If you ever apply for a business loan, bring in a bookkeeper, or need your financials reviewed by a CPA, Wave’s accounting structure will hold up better.
Edge: Wave.
Pricing
| Plan | Wave Starter | Wave Pro | QuickBooks Solopreneur Free | QuickBooks Solopreneur Paid |
| Monthly Cost | $0 | $16/month | $0 | $20/month |
| Invoicing | Unlimited | Unlimited | 2/month | Unlimited |
| Bank Imports | Manual (CSV) | Automatic | None | Automatic |
| Mileage Tracking | No | No | 5 trips/month | Unlimited |
| Receipt Scanning | No | Yes | 2/month | Unlimited |
| Balance Sheet | Yes | Yes | No | No |
Who Should Pick Wave
Go with Wave if:
- You want solid accounting and invoicing at zero cost
- You work with a bookkeeper or accountant (they’ll appreciate the double-entry structure)
- You don’t drive for work regularly
- You’re in the early stages of business and want to keep overhead low
- You might need a balance sheet someday for a loan or investor
The free tier is genuinely useful, not a bait-and-switch. You can run a real freelance business on Wave Starter and never pay a dollar.
Who Should Pick QuickBooks Solopreneur
Go with QuickBooks Solopreneur if:
- You drive frequently for work and want automatic mileage logging
- You file your taxes through TurboTax and want a clean export
- You want estimated quarterly tax reminders built into your software
- You prefer a simpler interface over more accounting depth
If the TurboTax integration and GPS mileage tracking are going to save you hours every year, $20/month is easy to justify.
The Bottom Line
Wave and QuickBooks Solopreneur solve slightly different problems.
Wave is the better accounting platform. It’s free, it handles real bookkeeping, and it doesn’t limit your invoicing or expense tracking to artificially justify a monthly fee.

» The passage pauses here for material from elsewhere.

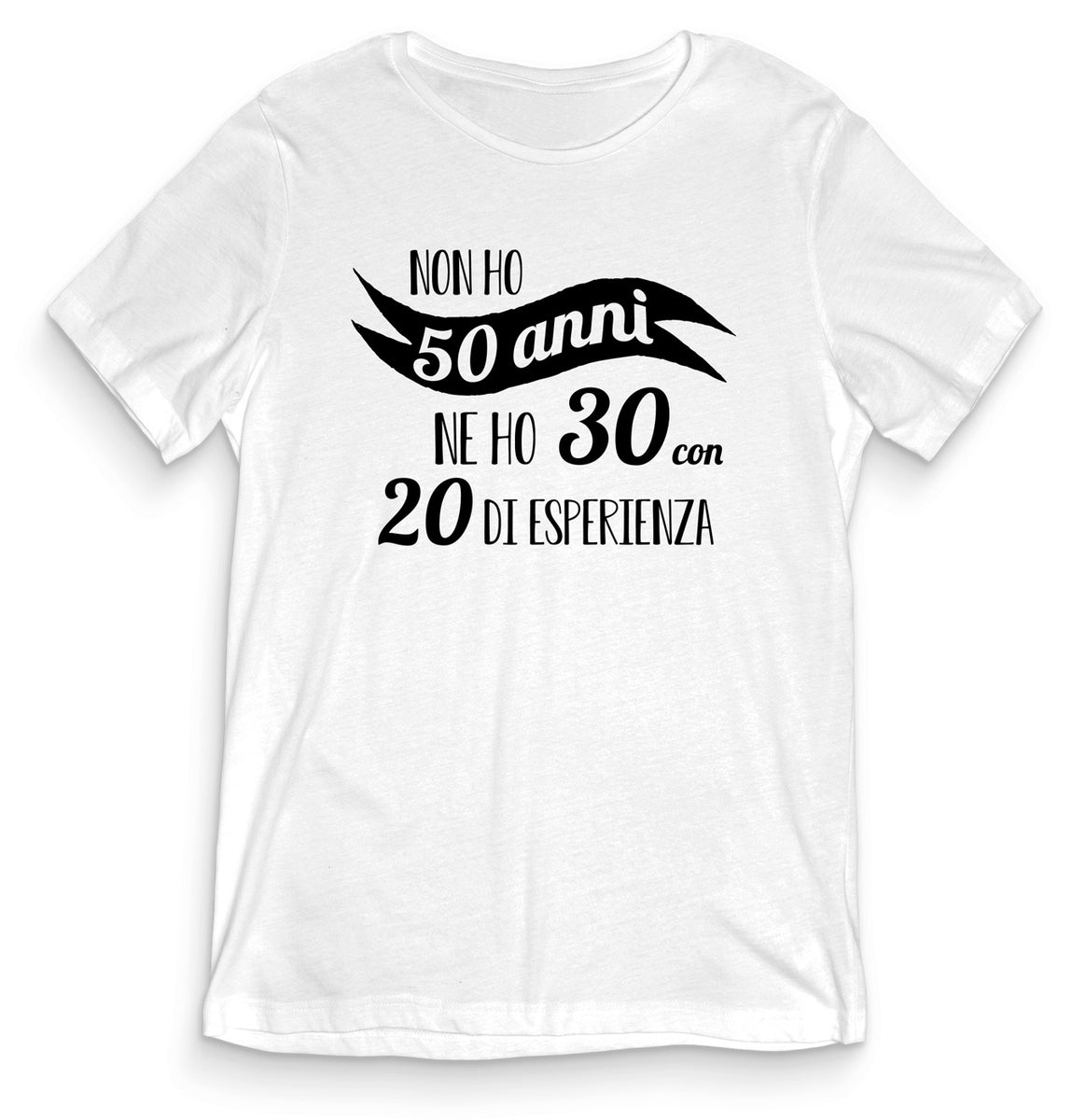 000461 50 anni ventenne 30 anni di esperienza T-shirt Uomo Donna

QuickBooks Solopreneur is the better tax tool. If your main pain point is quarterly taxes, mileage deductions, and a clean TurboTax handoff at year end, it earns its $20/month.

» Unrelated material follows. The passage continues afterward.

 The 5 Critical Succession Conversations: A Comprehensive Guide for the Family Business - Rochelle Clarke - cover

For most people just starting out — or anyone who doesn’t drive for work — Wave is the smarter starting point. You can always switch later when your needs grow. And when they do grow significantly, you’ll likely outgrow both of these tools anyway and move up to QuickBooks Online or a similar full-featured platform.
Start with what solves your actual problem today.
If you liked this content, check out our take on the best CRM apps for solopreneurs.
FAQs
Is Wave really free, or is there a catch?
The core software — invoicing, expense tracking, and double-entry accounting — is genuinely free on the Starter plan with no time limit. You pay only for add-ons like the Pro plan ($16/month), payroll, or payment processing fees. If you don’t accept online payments through Wave and don’t need automatic bank imports, $0/month is your real cost.
Can QuickBooks Solopreneur handle my quarterly taxes?
Yes — it’s one of its strongest features. QuickBooks Solopreneur tracks your income and deductible expenses throughout the year, estimates what you owe each quarter, and integrates directly with TurboTax when it’s time to file. For self-employed people who file their own taxes, this can save hours of work.
Which tool is better if I work with a bookkeeper or CPA?
Wave. It uses proper double-entry accounting and produces a balance sheet — both things CPAs and bookkeepers expect to work with. QuickBooks Solopreneur uses simplified tracking and doesn’t generate a balance sheet, which limits what a professional can do with your records during tax prep or a financial review.
What happens when my business outgrows both tools?
Both Wave and QuickBooks Solopreneur are designed for solo operators and have real ceilings — no inventory, no project tracking, limited users. When you grow, QuickBooks Online (starting at $38/month) is the most common next step, as it shares the same ecosystem as Solopreneur and migration is straightforward. Wave users typically move to QuickBooks Online or Xero.